The inquest heard he was not able to pay his rent of utility bills.

Mr Wood’s family claim their “gentle and sweet” son and brother would still be alive if his benefits had not been stopped.

His sister Cathie Wood, 48, from North Oxford, told the Oxford Mail: “Atos are completely to blame. If they had not evaluated him as normal he would have carried on in his own way and would not have died last summer.”

His mother Jill Gant, from Abingdon, explained to the coroner that the family only found out Mr Wood did not have any money a few weeks before he died and sent him £250.

Ms Wood said: “By then it was too late, he was so fragile and unstable. We didn’t realise how bad things were.

“He found it difficult to accept help from his family because he tried to live independently so he gave the money away.

“He had a lot of problems, but he was very gentle and sweet.”

At the inquest, Mrs Gant said: “I think he died of the severe effects of malnutrition, but there were precipitating causes.

“Extreme stress and lack of money caused by the removal of his benefits led to his eating problems, and malnutrition led to his death.”

Between April – around the time his benefits stopped – and his death his body mass index plunged from 14.1 to about 11.5. A BMI of 18.5 to 24.9 is considered healthy.

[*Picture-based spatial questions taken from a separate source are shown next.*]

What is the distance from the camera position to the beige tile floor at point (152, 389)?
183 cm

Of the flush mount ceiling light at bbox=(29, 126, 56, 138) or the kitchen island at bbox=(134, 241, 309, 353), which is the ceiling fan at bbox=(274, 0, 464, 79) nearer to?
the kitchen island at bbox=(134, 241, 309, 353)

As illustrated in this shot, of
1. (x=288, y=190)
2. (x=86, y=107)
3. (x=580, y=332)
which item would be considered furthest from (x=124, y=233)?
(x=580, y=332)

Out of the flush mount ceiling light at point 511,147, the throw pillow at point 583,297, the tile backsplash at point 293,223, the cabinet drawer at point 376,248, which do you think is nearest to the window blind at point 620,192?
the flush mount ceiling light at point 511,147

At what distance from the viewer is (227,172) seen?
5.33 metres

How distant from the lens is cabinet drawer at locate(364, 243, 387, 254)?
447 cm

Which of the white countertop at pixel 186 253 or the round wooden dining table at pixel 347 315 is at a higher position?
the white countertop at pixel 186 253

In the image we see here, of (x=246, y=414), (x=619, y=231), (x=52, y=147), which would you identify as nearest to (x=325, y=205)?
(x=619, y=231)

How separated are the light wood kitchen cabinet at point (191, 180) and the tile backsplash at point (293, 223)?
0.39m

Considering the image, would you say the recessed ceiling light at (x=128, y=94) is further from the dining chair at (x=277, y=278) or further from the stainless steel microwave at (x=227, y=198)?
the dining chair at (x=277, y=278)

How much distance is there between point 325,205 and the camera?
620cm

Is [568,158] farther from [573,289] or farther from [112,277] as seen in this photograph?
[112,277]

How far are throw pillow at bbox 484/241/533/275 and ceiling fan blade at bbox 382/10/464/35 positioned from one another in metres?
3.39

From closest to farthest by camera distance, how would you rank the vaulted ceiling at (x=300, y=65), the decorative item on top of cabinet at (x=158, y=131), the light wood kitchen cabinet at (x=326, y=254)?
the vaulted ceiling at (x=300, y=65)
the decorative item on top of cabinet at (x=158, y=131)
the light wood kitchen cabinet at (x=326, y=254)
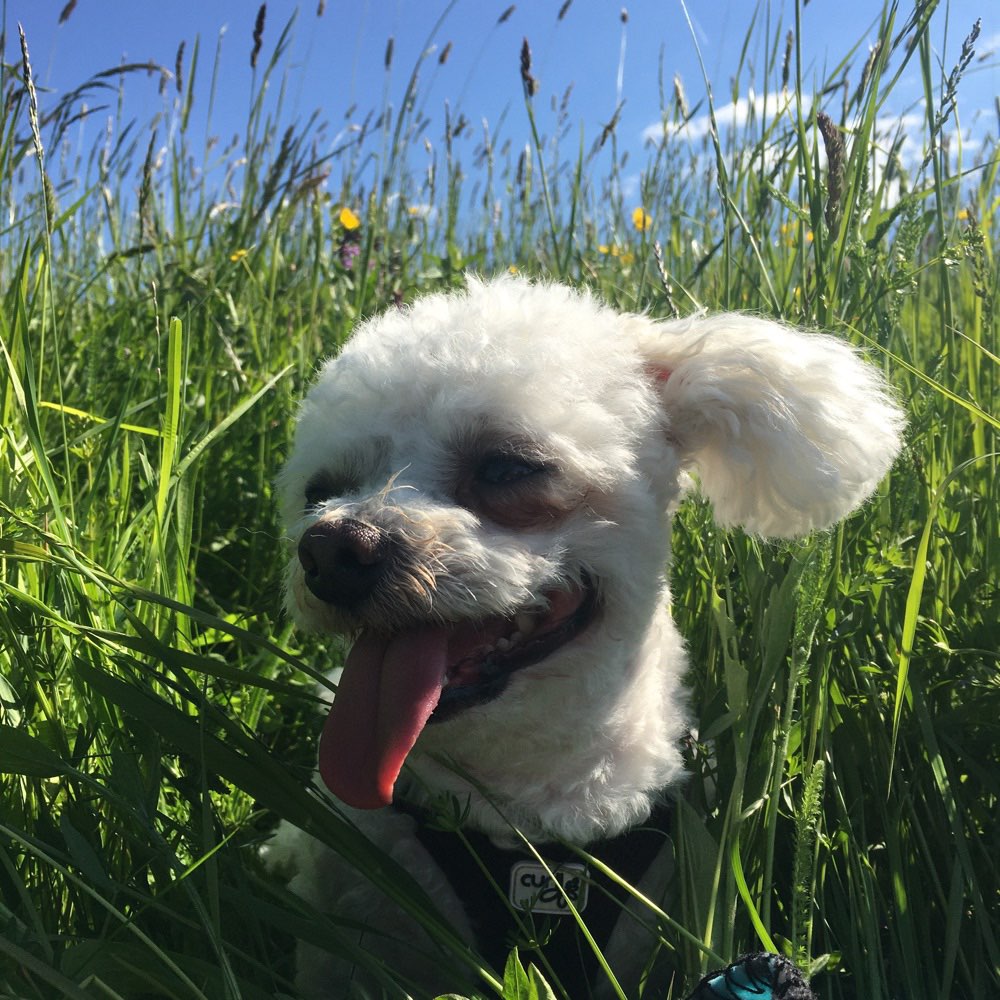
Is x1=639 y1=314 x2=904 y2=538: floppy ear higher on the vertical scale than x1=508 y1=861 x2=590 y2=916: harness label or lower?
higher

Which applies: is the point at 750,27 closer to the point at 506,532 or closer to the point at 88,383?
the point at 506,532

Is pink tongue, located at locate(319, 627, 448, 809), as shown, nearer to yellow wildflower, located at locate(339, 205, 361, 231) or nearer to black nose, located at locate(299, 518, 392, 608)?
black nose, located at locate(299, 518, 392, 608)

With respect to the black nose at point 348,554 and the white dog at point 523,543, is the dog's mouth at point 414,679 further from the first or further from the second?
the black nose at point 348,554

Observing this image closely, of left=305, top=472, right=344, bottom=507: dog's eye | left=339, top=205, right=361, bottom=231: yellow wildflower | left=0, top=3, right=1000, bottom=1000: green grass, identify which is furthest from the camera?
left=339, top=205, right=361, bottom=231: yellow wildflower

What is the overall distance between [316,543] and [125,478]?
2.71ft

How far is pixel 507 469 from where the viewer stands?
1.58 m

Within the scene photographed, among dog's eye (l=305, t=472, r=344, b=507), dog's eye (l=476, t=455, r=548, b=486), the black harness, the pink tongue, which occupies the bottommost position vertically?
the black harness

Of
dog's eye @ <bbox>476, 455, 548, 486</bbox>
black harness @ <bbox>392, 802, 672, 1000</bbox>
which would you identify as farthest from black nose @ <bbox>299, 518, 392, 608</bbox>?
black harness @ <bbox>392, 802, 672, 1000</bbox>

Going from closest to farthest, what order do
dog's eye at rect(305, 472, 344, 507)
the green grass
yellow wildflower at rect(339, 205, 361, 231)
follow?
the green grass, dog's eye at rect(305, 472, 344, 507), yellow wildflower at rect(339, 205, 361, 231)

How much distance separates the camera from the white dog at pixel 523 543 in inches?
57.2

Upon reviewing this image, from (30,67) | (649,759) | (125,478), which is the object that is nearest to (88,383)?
(125,478)

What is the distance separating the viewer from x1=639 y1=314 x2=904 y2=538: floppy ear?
5.18 ft

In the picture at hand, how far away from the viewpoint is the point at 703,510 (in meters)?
2.03

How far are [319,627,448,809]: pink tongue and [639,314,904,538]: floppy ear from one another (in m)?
0.62
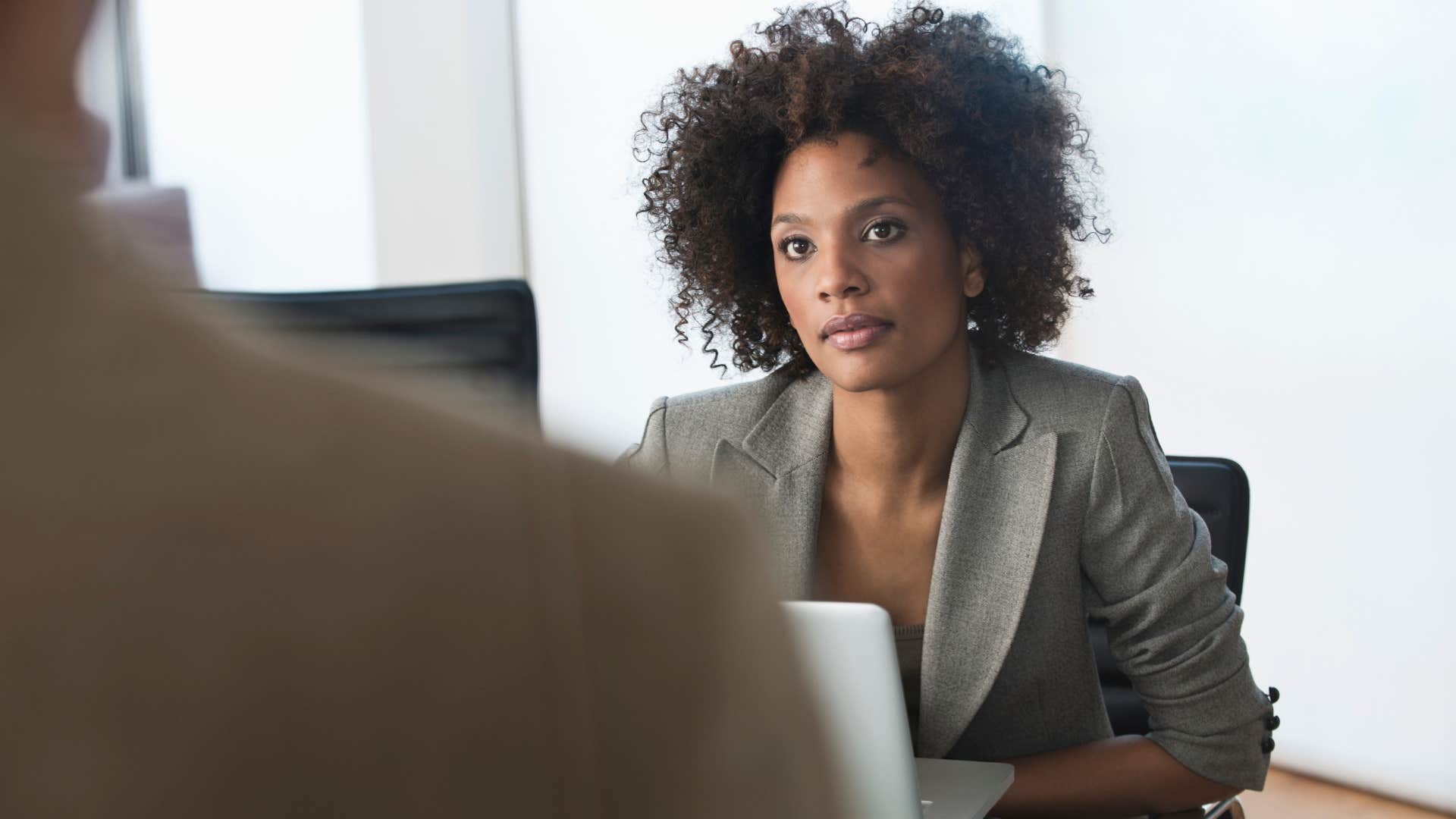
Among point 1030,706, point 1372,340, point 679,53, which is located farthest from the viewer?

Pathologist Clare Verrill told the court a BMI below 13 could kill a man but a cause of death could not be given because his body had decomposed. Mr Wood had last been seen alive on July 29 but his body was not discovered until August 9.

Oxfordshire Coroner Darren Salter gave a narrative verdict at the inquest. He said: “Mr Wood had an eating disorder and food phobia. It is likely that this caused or contributed to his death as he was markedly underweight and malnourished.”

He added: “I accept the evidence about something pushing him over the edge heard by the GP Mr Ward.

On the other hand we do know cash was provided prior to death, but because of his phobias he didn’t use that cash to buy food.”

His family are meeting Oxford West and Abingdon MP Nicola Blackwood next Friday to try to find out why he was declared fit for work. Ms Wood said they may consider legal proceedings.

Atos Healthcare spokeswoman Tessa David said: “Our thoughts are with the family of Mr Wood at this difficult time.

“We carry out the Government’s Work Capability Assessment as professionally and compassionately as possible.”

DWP spokesman Ann Rimell said: “A decision on whether someone is well enough to work is taken following a thorough assessment and after consideration of all the supporting medical evidence from the claimant’s GP or medical specialist.”

DWP figures show that between October 2010 and March 2013, more than 1,000 people across Oxfordshire stopped receiving employment and support allowance benefits.

Suzy Drohan, joint manager of Barton's Oxfordshire Welfare Rights, said: “It is terrible, I’m really concerned about how Mr Wood has fallen through the cracks.”

Between January 2012 and January this year Oxfordshire Welfare Rights took 312 cases to tribunal appeals against DWP decisions, and 281 were successful.

What ATOS does

  • Atos undertakes benefits assessments for the Department for Work and Pensions (DWP) called work capability assessments – most people are re-assessed once a year. The DWP then makes a decision based on Atos recommendations.
  • Over the last few weeks protests have been held outside more than 100 Atos centres including its Oxford offices in St Aldate’s.
  • Last week Atos revealed it wanted to quit its £500m Government contract early because of threats made to its staff.
  • Yesterday, it was reported in several national newspapers that Atos staff have been told to leave all current employment and support allowance claimants on their benefit, without repeat medical checks, until another company can be found to do assessments.